El presidente de la FOICA, Martín Cardozo, definió la situación como “compleja”, aunque señaló que la empresa MBRF mantiene su intención de alcanzar un acuerdo y considera el actual escenario como coyuntural, vinculado a factores comerciales y financieros. Entre ellos aparece la situación del mercado chino y la suspensión que afecta a la planta de Tacuarembó.
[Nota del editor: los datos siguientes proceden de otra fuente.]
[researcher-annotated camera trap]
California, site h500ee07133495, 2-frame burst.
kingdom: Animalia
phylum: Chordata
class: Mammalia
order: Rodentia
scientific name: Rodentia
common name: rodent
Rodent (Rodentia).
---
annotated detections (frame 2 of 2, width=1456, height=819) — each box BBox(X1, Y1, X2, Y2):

Por el momento, la actividad industrial de MBRF quedaría concentrada en sus otras dos plantas, Inaler, en San José, y Colonia. La multinacional brasileña lidera la faena nacional con una participación cercana al 27%, seguida por Minerva, con 22%, y la familia Urgal, con 17%.
Para Salto, la noticia adquiere una dimensión particular. La eventual paralización de La Caballada no es solamente una pausa industrial: es una señal sobre la fragilidad de una actividad que constituye uno de los motores económicos y laborales del departamento.
En tiempos en que los mercados internacionales, las decisiones empresariales y las dificultades financieras terminan repercutiendo sobre territorios concretos, la situación vuelve a poner sobre la mesa una vieja pregunta: qué ocurre cuando una industria esencial para una comunidad queda expuesta a variables que se deciden muy lejos de ella.